Ainda estamos aguardando uma definição clara e precisa, uma explicação fisiológica da alucinação. Mas, na falta de explicação, há um sentido ligado ao vocábulo. No pensamento dos que o empregam, significa ilusão. Ora, ilusão quer dizer ausência de realidade. Segundo eles, é uma imagem puramente fantástica, produzida pela imaginação, sob o império de uma superexcitação cerebral. Não negamos que, em certos casos, assim possa ser. A questão é saber se todos os fatos do mesmo gênero estão em condições idênticas. Examinando o que foi relatado acima, parece que o Dr. Cogswell estava perfeitamente calmo, como ele mesmo o declara, e que nenhuma causa fisiológica ou moral teria vindo perturbar-lhe o cérebro. Por outro lado, mesmo admitindo nele uma ilusão momentânea, restava explicar como essa ilusão se produziu por vários dias seguidos, à mesma hora e nas mesmas circunstâncias, pois este não é o caráter da alucinação propriamente dita. Se uma causa material desconhecida impressionou seu cérebro no primeiro dia, é evidente que a causa cessou ao cabo de alguns instantes, quando a aparição desapareceu. Como, então, ela se reproduziu identicamente três dias seguidos, com 24 horas de intervalo? É lamentável que o autor tenha negligenciado dar explicações, porque, sem dúvida, deve ele ter excelentes razões, desde que faz parte do grupo de gente sensata.

Contudo, concordamos que, no fato mencionado, não há qualquer prova positiva da realidade e que, a rigor, poder-se-ia admitir que a mesma aberração dos sentidos tenha podido repetir-se.
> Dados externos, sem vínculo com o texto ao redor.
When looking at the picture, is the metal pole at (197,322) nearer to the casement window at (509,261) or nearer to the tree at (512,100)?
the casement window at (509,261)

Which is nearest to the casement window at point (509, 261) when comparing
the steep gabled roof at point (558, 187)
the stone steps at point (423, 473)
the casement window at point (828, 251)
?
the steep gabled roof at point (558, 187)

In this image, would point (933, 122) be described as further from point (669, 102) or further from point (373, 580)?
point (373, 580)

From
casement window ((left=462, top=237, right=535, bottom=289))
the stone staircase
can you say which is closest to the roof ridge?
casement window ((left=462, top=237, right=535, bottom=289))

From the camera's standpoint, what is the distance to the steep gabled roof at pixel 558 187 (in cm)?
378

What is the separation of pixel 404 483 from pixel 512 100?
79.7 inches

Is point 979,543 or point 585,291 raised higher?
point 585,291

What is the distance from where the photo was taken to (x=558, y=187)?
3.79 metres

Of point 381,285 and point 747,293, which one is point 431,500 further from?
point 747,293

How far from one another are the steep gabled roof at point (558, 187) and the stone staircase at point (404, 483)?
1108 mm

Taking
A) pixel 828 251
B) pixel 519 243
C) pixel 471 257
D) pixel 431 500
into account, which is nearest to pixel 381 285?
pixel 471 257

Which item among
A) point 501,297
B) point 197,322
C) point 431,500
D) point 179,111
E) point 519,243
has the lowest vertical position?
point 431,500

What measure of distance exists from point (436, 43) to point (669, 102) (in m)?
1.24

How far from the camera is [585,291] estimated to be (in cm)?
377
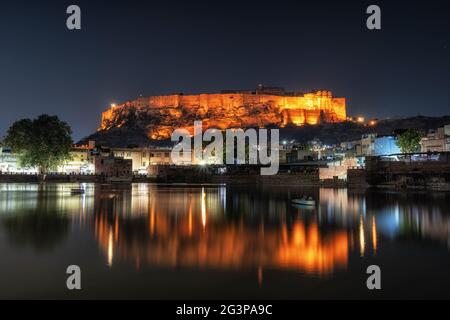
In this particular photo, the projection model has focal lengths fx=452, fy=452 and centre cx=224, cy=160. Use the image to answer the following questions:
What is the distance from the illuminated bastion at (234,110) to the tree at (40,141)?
69344 mm

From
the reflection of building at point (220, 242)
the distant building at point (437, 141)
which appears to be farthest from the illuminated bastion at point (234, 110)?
the reflection of building at point (220, 242)

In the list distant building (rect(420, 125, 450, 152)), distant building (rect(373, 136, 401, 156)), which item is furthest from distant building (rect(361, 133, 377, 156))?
distant building (rect(420, 125, 450, 152))

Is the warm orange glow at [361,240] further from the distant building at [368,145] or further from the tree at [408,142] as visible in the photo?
the distant building at [368,145]

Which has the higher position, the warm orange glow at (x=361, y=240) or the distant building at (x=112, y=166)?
the distant building at (x=112, y=166)

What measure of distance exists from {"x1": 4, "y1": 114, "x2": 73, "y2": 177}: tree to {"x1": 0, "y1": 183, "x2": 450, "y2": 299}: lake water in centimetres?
4283

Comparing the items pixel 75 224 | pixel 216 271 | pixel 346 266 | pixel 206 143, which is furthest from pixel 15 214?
pixel 206 143

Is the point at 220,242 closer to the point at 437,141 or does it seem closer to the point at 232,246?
the point at 232,246

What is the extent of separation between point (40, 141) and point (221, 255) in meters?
56.9

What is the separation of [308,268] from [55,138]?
59.4 metres

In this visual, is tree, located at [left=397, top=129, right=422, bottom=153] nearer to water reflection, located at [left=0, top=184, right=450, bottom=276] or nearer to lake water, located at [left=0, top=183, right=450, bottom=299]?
water reflection, located at [left=0, top=184, right=450, bottom=276]

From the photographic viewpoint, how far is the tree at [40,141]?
62.8m

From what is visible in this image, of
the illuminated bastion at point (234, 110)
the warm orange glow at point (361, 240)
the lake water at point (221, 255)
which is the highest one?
the illuminated bastion at point (234, 110)

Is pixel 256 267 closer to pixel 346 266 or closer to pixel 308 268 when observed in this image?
pixel 308 268
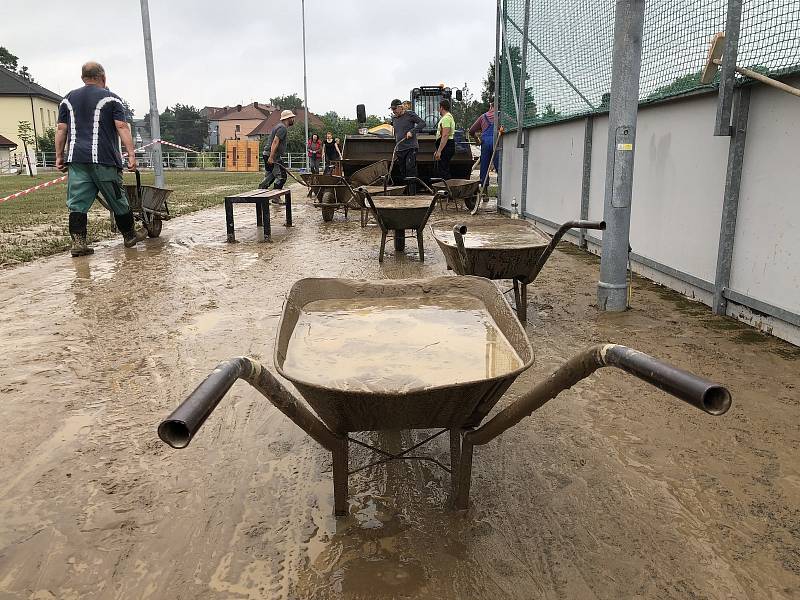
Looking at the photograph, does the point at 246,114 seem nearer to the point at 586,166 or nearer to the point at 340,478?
A: the point at 586,166

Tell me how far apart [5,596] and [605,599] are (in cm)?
176

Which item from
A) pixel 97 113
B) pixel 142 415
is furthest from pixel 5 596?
pixel 97 113

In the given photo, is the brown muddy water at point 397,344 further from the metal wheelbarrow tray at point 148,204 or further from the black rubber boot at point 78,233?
the metal wheelbarrow tray at point 148,204

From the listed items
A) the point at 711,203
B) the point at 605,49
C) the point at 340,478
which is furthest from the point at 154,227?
the point at 340,478

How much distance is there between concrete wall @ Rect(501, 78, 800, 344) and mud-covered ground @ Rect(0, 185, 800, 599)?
35cm

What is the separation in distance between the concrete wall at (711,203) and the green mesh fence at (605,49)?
222 millimetres

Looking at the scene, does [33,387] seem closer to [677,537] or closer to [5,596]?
[5,596]

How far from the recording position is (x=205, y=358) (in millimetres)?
3920

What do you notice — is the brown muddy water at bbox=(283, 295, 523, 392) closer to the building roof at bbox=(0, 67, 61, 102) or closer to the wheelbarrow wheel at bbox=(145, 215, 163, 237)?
the wheelbarrow wheel at bbox=(145, 215, 163, 237)

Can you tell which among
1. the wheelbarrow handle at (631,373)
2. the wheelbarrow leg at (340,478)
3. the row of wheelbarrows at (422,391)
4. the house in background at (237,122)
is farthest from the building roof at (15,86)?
the wheelbarrow handle at (631,373)

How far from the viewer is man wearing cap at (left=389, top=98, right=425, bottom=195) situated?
11.0 meters

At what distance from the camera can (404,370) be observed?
2.37m

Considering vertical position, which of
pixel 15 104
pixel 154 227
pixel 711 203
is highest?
pixel 15 104

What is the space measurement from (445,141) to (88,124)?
21.9 ft
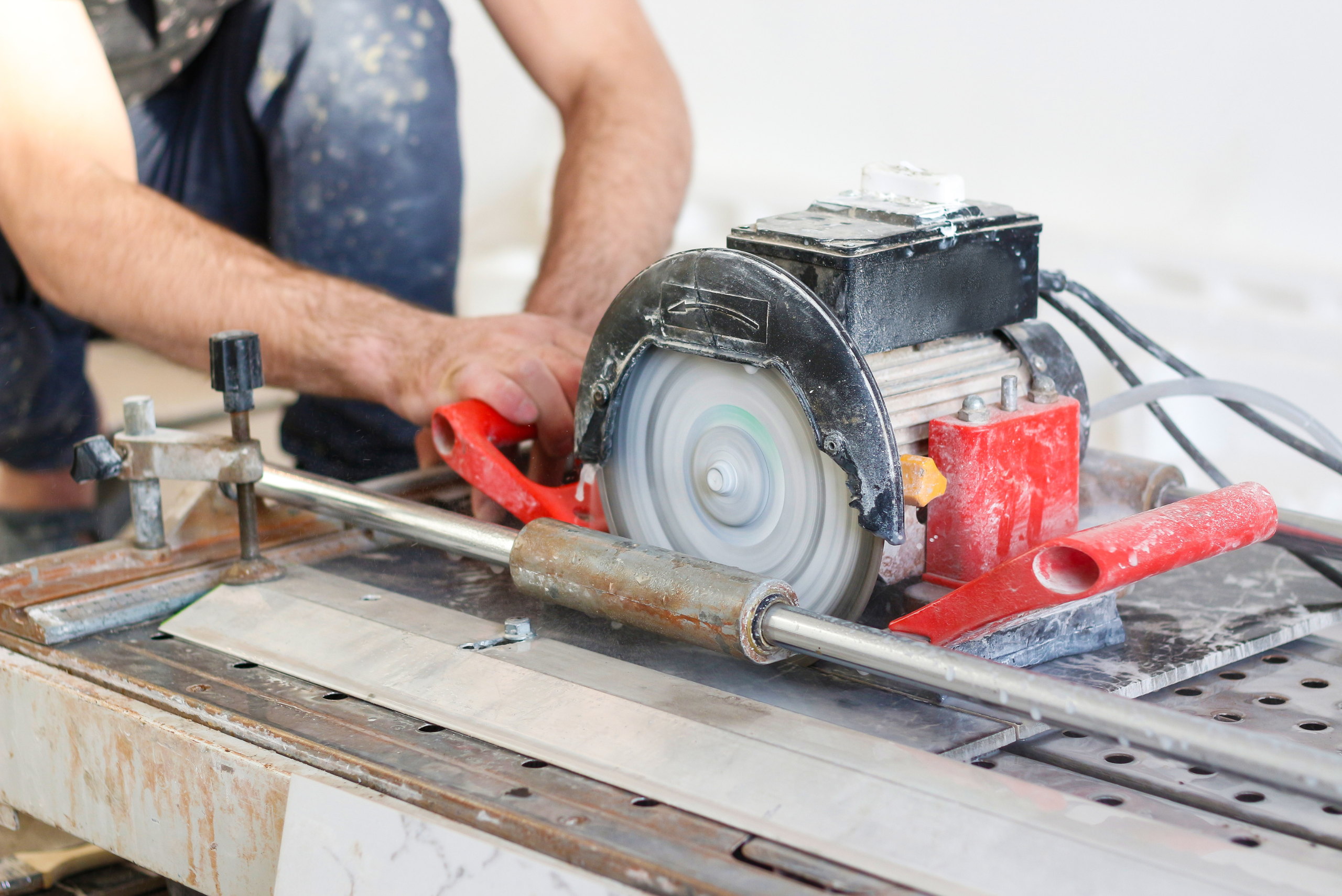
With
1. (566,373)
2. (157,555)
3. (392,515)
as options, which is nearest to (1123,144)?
(566,373)

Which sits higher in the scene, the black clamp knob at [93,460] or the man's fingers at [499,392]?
the man's fingers at [499,392]

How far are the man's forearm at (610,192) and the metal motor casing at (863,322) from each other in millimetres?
703

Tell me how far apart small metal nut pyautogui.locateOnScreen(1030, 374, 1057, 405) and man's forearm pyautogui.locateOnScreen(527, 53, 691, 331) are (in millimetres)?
780

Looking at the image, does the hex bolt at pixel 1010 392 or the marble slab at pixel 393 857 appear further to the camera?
the hex bolt at pixel 1010 392

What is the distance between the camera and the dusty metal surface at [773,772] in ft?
2.10

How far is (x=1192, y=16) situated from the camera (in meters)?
2.23

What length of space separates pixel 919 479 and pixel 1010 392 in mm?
106

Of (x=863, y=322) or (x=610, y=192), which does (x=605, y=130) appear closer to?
(x=610, y=192)

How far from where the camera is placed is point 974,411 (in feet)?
2.92

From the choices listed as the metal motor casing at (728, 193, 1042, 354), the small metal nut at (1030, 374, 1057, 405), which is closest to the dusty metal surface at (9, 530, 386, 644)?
the metal motor casing at (728, 193, 1042, 354)

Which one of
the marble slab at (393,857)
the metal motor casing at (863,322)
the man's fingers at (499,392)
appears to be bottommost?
the marble slab at (393,857)

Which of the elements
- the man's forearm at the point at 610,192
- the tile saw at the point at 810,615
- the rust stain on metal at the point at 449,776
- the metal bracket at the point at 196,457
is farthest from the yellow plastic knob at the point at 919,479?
the man's forearm at the point at 610,192

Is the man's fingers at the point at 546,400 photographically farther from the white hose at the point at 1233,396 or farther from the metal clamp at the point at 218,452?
the white hose at the point at 1233,396

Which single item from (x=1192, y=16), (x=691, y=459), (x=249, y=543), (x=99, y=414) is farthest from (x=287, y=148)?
(x=1192, y=16)
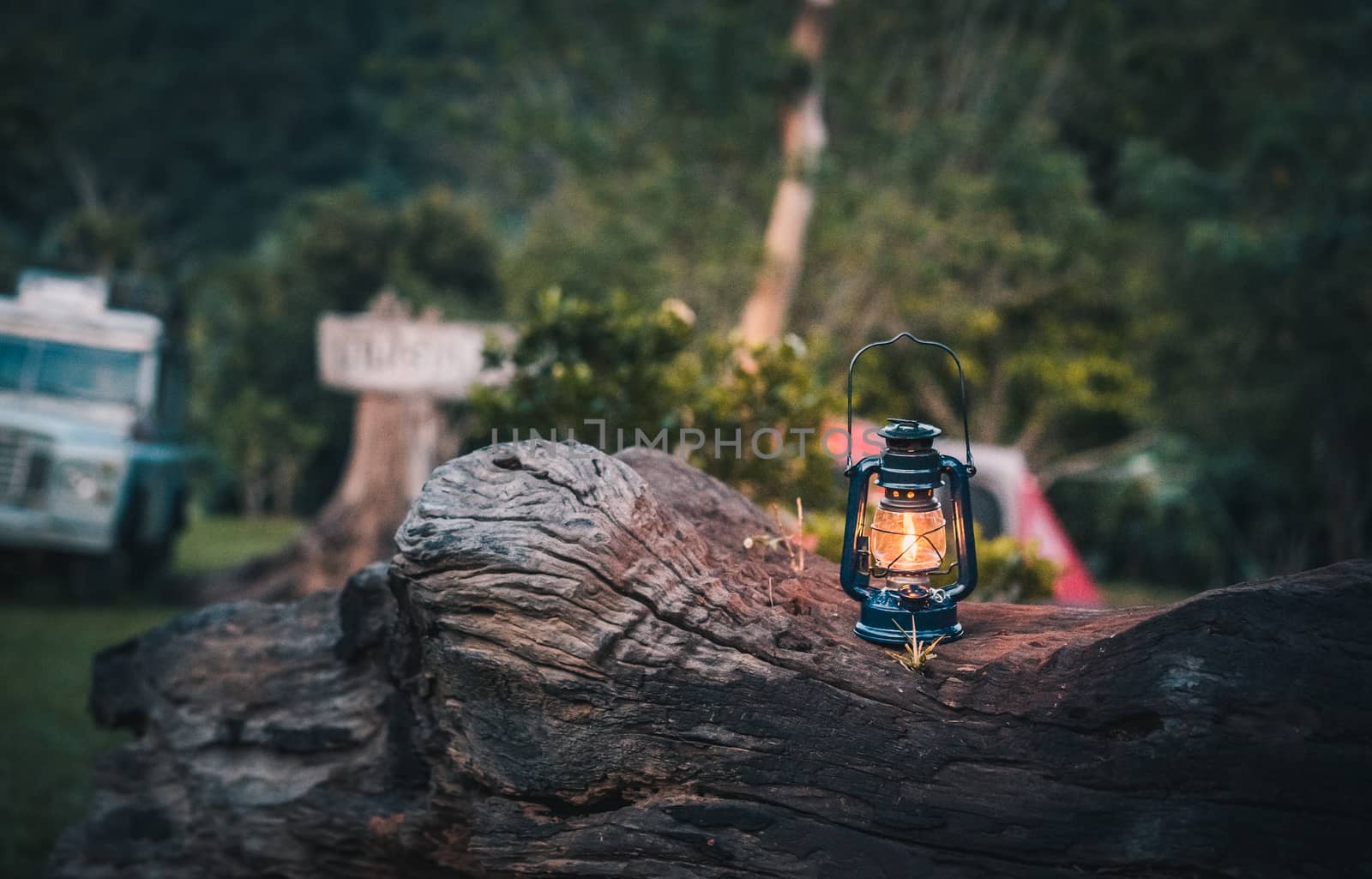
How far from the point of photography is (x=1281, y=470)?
13711mm

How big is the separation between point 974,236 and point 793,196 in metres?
2.19

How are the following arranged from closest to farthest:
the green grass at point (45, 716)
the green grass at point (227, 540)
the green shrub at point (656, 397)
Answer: the green shrub at point (656, 397), the green grass at point (45, 716), the green grass at point (227, 540)

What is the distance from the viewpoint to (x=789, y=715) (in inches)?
114

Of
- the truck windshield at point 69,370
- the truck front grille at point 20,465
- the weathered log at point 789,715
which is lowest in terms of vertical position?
the weathered log at point 789,715

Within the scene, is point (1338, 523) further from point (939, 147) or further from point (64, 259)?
point (64, 259)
No entanto, ocorre o mesmo quando as aparições são acompanhadas de circunstâncias de certo modo materiais? Por exemplo, quando pessoas, não em sonho, mas perfeitamente despertas, veem parentes ou amigos ausentes, nos quais absolutamente não pensavam, aparecer-lhes no momento da morte, que vêm anunciar, pode-se dizer que seja um efeito da imaginação? Se a ocorrência da morte não fosse real, incontestavelmente haveria ilusão; mas quando o acontecimento vem confirmar a previsão, e o caso é muito frequente, como não admitir outra coisa senão simples fantasmagoria? Se, além disso, o fato fosse único, ou mesmo raro, poder-se-ia crer num jogo do acaso. No entanto, como temos dito, os exemplos são inumeráveis e perfeitamente confirmados. Que os alucinacionistas nos tragam uma explicação categórica e, então, veremos se suas razões são mais probantes que as nossas. Gostaríamos sobretudo que eles nos provassem a impossibilidade material que a alma ─ sobretudo se eles, que se julgam sensatos por excelência, admitem que temos uma alma sobrevivente ao corpo, ─ que nos provassem, dizíamos, que essa alma, que deve estar em algum lugar, não pode estar em torno de nós, ver-nos, ouvir-nos e assim. comunicar-se conosco.